Periodic Reporting for period 4 - QGP tomography (A novel Quark-Gluon Plasma tomography tool: from jet quenching to exploring the extreme medium properties)

Reporting period: 2022-03-01 to 2023-08-31

QCD predicts the creation of Quark-Gluon Plasma (QGP) at extremely high energy densities. Composed of interacting quarks, antiquarks, and gluons, this state of matter is believed to have existed shortly after the Big Bang. Modern studies of QGP are conducted through ultra-relativistic heavy-ion collisions at facilities like RHIC at BNL and LHC at CERN.

The discovery of QGP in these experiments is now well-accepted, but understanding its properties remains challenging. Currently, QGP is viewed as a nearly perfect fluid, with its shear viscosity over entropy ratio (eta/s) approaching a conjectured universal lower bound. Interestingly, similar behavior is observed in ultracold Fermi gases, suggesting parallels between extremely hot and cold systems.

However, the portrayal of QGP as a nearly perfect fluid is under scrutiny. For most substances, eta/s reaches a minimum near the phase transition temperature (Tc), increasing with temperature rather than remaining constant. Studies, including hydrodynamics simulations, indicate that bulk medium simulations are not sensitive to substantial increases in eta/s near Tc, questioning the overly idealized perfect fluid notion.

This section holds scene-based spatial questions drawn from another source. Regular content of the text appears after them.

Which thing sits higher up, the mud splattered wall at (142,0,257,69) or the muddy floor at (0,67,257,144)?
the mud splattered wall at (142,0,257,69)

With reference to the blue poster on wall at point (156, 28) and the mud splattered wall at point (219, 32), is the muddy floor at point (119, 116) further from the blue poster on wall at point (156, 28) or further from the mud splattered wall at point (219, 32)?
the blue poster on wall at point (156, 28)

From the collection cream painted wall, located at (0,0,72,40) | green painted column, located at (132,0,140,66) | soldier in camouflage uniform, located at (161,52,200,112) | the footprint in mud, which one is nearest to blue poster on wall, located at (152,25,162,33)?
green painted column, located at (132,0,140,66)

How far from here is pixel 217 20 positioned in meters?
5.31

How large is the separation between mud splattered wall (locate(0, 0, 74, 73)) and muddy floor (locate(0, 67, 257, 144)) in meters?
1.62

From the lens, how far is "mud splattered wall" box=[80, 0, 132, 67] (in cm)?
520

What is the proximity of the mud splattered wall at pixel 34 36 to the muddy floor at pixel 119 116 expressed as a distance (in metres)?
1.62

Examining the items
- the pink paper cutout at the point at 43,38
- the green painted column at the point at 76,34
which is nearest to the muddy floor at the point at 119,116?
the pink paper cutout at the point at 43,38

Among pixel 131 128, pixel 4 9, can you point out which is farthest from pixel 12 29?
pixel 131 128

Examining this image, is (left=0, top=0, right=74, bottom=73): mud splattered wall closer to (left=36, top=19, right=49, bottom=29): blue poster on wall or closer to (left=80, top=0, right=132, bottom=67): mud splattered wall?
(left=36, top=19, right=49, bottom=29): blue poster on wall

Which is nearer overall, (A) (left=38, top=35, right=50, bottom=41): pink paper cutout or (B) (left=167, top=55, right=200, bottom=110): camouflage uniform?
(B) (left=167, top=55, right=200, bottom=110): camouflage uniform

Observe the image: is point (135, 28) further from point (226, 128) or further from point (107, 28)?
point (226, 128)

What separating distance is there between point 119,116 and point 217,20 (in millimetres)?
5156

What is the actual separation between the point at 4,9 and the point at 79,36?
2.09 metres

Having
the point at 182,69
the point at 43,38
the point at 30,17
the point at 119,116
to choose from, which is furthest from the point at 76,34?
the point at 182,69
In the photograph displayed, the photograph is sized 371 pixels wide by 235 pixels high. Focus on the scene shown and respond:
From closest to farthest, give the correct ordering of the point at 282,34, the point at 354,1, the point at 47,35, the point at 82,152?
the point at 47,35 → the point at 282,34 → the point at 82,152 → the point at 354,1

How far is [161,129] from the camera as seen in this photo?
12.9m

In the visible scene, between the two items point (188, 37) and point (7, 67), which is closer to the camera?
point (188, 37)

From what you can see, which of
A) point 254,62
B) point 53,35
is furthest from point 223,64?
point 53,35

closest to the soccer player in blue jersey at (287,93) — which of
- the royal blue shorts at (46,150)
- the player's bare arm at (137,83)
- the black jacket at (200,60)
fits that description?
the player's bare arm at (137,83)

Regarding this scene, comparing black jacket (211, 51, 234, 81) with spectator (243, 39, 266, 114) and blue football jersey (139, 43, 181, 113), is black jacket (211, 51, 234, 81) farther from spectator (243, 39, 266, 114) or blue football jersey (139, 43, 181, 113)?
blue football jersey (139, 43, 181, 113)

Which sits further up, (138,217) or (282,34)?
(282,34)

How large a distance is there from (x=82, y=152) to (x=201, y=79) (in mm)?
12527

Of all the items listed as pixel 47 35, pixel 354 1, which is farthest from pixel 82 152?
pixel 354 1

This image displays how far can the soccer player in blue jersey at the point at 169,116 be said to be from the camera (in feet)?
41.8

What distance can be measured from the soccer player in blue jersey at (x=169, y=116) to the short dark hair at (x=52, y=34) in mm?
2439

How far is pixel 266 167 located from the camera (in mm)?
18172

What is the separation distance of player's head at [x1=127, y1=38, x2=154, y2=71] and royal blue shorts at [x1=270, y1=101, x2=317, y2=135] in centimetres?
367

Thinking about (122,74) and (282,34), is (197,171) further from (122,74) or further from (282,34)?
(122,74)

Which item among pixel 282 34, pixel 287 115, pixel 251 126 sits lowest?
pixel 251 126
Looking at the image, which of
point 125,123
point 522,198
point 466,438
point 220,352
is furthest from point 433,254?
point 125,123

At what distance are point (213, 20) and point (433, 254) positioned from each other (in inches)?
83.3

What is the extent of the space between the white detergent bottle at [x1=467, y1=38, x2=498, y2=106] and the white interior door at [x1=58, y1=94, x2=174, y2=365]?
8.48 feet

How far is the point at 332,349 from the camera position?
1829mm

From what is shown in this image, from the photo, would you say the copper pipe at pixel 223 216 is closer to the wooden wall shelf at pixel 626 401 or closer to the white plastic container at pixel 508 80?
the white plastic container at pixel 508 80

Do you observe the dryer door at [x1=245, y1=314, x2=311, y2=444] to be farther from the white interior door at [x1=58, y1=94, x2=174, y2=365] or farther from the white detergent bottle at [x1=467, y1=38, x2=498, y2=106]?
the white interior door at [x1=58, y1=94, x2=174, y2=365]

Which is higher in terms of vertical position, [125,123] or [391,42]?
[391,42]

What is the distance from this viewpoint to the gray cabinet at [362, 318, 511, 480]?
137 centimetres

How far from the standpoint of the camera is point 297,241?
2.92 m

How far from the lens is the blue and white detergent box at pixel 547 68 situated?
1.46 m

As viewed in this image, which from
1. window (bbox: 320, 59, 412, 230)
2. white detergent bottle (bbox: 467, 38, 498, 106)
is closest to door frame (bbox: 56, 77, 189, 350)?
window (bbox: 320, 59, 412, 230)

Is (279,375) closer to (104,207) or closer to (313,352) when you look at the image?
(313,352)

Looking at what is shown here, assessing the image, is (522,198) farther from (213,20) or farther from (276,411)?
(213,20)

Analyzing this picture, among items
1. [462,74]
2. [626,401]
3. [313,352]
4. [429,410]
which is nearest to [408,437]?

Given that this perfect fluid picture emerges from low momentum data and hydrodynamic models, there's a need for independent datasets and theoretical predictions to refine our understanding of QGP. Our research proposes high-momentum (high-pt) parton data, compared with pQCD predictions, to explore QGP properties.
Our approach posits that varying QGP parameters will result in different temperature profiles during QGP expansion. By analyzing high-pt partons, which experience varying temperatures and path lengths through the QGP, we can probe these temperature profiles. Differences in energy loss for light and heavy partons across a range of high-pt observables, when compared with experimental data, will indicate which temperature profiles and QGP properties align with high-pt data. This methodology underpins DREENA tomography tool that we developed in the project.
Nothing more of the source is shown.